JUST FALL thriller by Nina Sadowsky

Just Fall cover

The first chapter of Nina Sadowsky's JUST FALL starts with a woman in a hotel room and a handsome, young man on the bed who just happens to be dead.

With a knife in his stomach.

"I got the idea for that from a romantic weekend trip I took with my husband. We were in a bad place in the marriage, went on the weekend to reconnect and talk out our problems. But we were really afraid to talk about them. I was watching some young men play ball on the beach and my husband was sprawled out on the bed and I thought, what if he was dead?"

 

But Sadowsky wanted readers to be with her heroine, and its hard to do that when you first meet her and suspect she is a killer. "So I take the reader to the next scene which is a pure moment of bridesmaids, champagne, and finding the perfect wedding dress."

The book is a metaphor for the perils and pleasures of intimacy. "One of my goals was to subvert this notion that the wedding proposal is the end. When you are married, that is where the real stuff begins."

With those first two chapters Sadowsky had an alternating structure, (between the present and moments from the past which are presented non-sequentially) that served her for the rest of the book. Sadowsky wrote and produced for films (House of Sand and Fog, The Wedding Planner, Lost Souls) for films and TV (Northern Lights with Diane Keaton, among others). "Film and TV have such rigidly codified structures. Part of the fun writing this book was to throw out all these rules. I decided to play with the structure so that the past was revealed at points that revealed character. I wanted reader to identify with this couple even if the couple was doing horrible things."

The effort worked, as an executive at Random House who read the book said to her, 'I read your book so I might learn to identify a murderer, and then I realized I need look not further than the mirror.'

The question the books asks is: where is our gray line of moral ambiguity? What line will we cross for love? Will you betray others? Will you betray yourself? "The heroine of my story is in love with a phantom. She doesn't even know his real name. How invested is she in protecting the ideal of love, the idea that true love conquers all?"

The book is the first in a planned series. And not just a book series, but a TV series. Sadowsky is putting her film and TV background to work; now she is pitching the idea for a series around Hollywood. She partnered with producer Mark Canton (300, The Spiderwick Chronicles).

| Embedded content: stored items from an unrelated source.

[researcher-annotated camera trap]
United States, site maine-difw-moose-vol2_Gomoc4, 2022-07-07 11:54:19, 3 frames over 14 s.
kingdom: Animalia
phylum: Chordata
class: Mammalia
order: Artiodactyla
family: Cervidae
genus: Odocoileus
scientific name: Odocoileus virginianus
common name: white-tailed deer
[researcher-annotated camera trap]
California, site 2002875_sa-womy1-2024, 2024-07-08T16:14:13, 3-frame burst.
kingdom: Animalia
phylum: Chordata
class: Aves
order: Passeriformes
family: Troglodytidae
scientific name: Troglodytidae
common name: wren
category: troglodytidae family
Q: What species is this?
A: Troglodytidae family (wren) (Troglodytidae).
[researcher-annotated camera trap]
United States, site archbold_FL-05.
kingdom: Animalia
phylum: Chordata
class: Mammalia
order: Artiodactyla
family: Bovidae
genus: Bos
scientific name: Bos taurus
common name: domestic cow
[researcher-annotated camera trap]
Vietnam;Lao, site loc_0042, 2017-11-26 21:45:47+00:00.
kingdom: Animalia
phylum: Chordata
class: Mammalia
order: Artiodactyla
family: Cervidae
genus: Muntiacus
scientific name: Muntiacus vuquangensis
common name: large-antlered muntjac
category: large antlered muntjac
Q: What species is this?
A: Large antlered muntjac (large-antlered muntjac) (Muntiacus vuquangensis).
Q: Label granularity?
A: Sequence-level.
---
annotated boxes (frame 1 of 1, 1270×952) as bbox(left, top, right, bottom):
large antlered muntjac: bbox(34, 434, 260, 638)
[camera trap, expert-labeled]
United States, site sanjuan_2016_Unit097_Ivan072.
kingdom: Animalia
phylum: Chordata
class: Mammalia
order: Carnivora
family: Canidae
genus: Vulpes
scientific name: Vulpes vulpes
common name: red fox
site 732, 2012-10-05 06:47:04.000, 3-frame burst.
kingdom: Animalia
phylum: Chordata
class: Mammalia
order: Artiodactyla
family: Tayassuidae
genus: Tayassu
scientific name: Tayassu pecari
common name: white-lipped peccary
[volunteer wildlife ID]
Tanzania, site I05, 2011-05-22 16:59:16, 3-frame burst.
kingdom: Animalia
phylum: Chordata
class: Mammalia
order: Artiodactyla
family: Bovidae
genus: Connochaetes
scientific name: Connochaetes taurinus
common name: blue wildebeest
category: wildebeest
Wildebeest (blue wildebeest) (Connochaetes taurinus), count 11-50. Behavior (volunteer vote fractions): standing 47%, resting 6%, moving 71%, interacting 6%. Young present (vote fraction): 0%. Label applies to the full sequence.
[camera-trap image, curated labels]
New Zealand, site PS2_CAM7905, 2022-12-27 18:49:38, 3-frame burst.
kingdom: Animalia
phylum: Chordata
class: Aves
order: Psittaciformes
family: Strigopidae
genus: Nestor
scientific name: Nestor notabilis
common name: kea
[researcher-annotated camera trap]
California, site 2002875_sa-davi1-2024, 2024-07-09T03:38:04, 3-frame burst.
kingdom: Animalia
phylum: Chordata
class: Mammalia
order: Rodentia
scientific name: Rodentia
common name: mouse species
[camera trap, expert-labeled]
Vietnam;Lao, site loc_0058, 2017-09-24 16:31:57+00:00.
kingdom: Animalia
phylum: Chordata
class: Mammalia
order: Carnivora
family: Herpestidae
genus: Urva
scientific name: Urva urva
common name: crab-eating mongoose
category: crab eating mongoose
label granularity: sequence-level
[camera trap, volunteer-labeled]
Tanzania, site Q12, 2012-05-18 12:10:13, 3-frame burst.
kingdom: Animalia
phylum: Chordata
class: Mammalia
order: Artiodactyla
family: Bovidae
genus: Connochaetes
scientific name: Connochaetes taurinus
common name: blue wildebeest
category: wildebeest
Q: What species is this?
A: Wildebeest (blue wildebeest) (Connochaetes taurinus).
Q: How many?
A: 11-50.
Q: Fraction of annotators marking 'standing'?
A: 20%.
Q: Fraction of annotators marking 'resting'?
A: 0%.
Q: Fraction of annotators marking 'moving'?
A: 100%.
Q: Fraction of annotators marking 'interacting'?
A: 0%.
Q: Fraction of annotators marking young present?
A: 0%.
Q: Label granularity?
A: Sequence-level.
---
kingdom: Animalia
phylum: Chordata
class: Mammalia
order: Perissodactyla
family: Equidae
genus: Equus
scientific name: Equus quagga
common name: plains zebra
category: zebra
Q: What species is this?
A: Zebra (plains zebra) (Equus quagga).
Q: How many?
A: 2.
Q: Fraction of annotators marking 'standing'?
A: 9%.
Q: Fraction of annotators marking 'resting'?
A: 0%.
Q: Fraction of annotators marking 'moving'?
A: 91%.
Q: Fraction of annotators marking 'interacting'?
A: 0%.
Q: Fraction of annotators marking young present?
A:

She's outlined eight episodes for seasons 1 and part of season two, keeping the present-and-past alternating structure of the book. "The juxtaposition of then and now tell the story, keep the tension high."

Nina Sadowsky headshot

Her aim is to create an illuminated character, a kind of 'female driven Pulp Fiction.'

Does that mean she expects to write all the episodes herself, like Noah Hawley does (mostly) for Fargo or Nic Pizzolato (mostly) for True Detective? "Usually one person has the creative vision for the show. Creative and producer functions. Then there is a writers room where everyone 'breaks' (maps out the story beats) the story together. Then everyone takes something they are going to write. You need a new script every eight days for a twenty-two episode season. A new one-hour script. Then you film it like you would film a movie, then edit."

If Sadowsky and Canton succeed in making a deal, she would be the creative force behind it. But she would still want to partner with an experienced TV showrunner. "I'm smart enough to know what I don't know, so I would need someone with experience in this area. Someone to share the load with."

Her next novel is a stand-alone novel, The Burial Society. The new book also has an alternating story structure. It's divided into sections of convergence and origins. "It's about a woman who runs a witness protection service in Paris, and a family shows up that she failed, where the person she was supposed to protect was killed." 

The story is told from the perspective of six different characters. "It's about the nature of memory and perspective. The subjective nature of memory, of willfully not seeing what's right in front of you, the secrets we keep from ourselves. I'm look at how everyone brings their own biases, perspectives to every situation and how that shifts one's perspective."